I have two questions to ask related to my research.

Question 1. Let $G$ be a locally compact Hausdorff group. Is it possible that $G$ is the union of a chain of compact subsets (ordered by inclusion) of $G$?

As is well-known, ‘chain’ cannot be replaced by ‘countable chain’ as there are examples of locally compact Hausdorff groups that are not $\sigma$-compact.

Question 2. Let $G$ be as before, and suppose that $X \subseteq G$ is an open $\sigma$-finite subset. Then is there an increasing sequence of compact subsets of $G$ whose union contains $X$?

Thanks!

• I’m assuming that a Haar measure has been fixed on $G$. – Berrick Caleb Fillmore May 11 '15 at 4:38

Alright! I have managed to find answers to my questions.
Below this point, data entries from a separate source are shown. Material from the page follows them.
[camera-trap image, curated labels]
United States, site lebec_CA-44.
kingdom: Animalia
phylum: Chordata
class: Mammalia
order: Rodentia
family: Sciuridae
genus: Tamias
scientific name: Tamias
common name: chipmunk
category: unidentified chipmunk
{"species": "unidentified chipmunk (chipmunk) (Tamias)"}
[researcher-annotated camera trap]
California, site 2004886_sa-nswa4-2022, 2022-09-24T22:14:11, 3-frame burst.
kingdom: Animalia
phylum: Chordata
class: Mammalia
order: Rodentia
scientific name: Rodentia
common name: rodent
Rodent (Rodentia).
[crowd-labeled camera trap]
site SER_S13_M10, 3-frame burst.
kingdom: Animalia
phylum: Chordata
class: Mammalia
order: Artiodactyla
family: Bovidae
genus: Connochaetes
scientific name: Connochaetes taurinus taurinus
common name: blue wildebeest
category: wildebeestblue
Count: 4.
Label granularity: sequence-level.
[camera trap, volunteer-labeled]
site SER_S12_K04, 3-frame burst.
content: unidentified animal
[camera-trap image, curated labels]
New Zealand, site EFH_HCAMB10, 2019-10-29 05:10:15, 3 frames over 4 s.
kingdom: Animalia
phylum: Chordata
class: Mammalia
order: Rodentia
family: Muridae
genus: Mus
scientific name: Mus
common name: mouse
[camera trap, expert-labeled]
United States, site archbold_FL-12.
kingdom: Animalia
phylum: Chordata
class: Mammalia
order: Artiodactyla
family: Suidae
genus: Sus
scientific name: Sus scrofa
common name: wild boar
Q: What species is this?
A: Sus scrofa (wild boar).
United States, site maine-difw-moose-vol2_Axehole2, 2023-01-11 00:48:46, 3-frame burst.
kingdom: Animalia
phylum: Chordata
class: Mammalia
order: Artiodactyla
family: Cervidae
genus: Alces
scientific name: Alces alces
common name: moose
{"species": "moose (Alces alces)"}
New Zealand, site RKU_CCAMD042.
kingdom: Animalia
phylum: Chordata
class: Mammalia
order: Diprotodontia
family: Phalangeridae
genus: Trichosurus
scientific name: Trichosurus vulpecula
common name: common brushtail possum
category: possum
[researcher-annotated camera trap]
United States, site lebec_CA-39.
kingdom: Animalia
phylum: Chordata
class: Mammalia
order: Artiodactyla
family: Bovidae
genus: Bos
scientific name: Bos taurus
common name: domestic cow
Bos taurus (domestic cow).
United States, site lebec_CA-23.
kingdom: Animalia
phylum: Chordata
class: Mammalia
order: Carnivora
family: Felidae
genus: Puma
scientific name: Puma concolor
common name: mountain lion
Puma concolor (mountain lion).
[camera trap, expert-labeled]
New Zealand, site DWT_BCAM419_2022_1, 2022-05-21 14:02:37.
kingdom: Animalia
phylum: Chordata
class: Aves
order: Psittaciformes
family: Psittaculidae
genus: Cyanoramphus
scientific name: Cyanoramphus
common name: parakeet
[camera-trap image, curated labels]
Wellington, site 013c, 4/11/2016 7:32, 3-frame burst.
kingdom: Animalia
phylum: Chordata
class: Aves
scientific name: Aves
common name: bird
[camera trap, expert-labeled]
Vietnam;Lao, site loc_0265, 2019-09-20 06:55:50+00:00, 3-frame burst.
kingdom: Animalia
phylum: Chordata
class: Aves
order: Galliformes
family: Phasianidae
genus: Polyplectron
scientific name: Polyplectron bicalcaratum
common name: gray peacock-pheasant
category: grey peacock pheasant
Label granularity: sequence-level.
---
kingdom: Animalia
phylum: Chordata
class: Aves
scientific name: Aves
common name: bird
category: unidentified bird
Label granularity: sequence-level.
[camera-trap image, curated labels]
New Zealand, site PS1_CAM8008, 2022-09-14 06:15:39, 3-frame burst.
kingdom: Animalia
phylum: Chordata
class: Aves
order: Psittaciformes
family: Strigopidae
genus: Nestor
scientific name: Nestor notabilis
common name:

Equip $(\Bbb{R},+)$ with the discrete topology $\tau_{d}$. It is clearly a locally compact Hausdorff group, and a subset of $\Bbb{R}$ is $\tau_{d}$-compact if and only if it is finite. Suppose that $\mathcal{C}$ is a chain of finite subsets of $\Bbb{R}$ ordered by inclusion, and also that $\bigcup \mathcal{C} = \Bbb{R}$. Then inductively construct an increasing sequence $(F_{n})_{n \in \Bbb{N}}$ in $\mathcal{C}$ as follows:

• Let $F_{1}$ be any element of $\mathcal{C}$.
• Suppose that $F_{n}$ has been chosen. If each element of $\mathcal{C}$ were a subset of $F_{n}$, we would never get $\bigcup \mathcal{C} = \Bbb{R}$ because $F_{n}$ is finite. Hence, there exists an element of $\mathcal{C}$ that properly contains $F_{n}$, which we fix to be $F_{n + 1}$.

Observe that although $\displaystyle \bigcup_{n = 1}^{\infty} F_{n}$ is an infinite subset of $\Bbb{R}$, it is only countably infinite. This implies that there is an element $F$ of $\mathcal{C}$ that contains $\displaystyle \bigcup_{n = 1}^{\infty} F_{n}$, which is clearly a contradiction, for $F$ must be finite.

By the answer in this post, there exists a $\sigma$-compact open subgroup $H$ of $G$. Our claim is that $X$ intersects at most countably many cosets of $H$. Assume the contrary. Write $X = \bigcup_{k = 1}^{\infty} X_{k}$, each $X_{k}$ having finite measure. Then by the Infinite Pigeonhole Principle, $X_{k}$ intersects uncountably many cosets of $H$ for some $k \in \Bbb{N}$. As the Haar measure $\mu$ on $G$ is regular, we can find an open subset $U$ of $G$ containing $X$ such that $\mu(U) < \infty$. However, we have the following:
• $U$ intersects uncountably many cosets of $H$.
• Each coset of $H$ is an open subset of $G$.
• Every non-empty open subset of $G$ has positive (possibly infinite) measure.
It follows immediately that $\mu(U) = \infty$, which is a contradiction.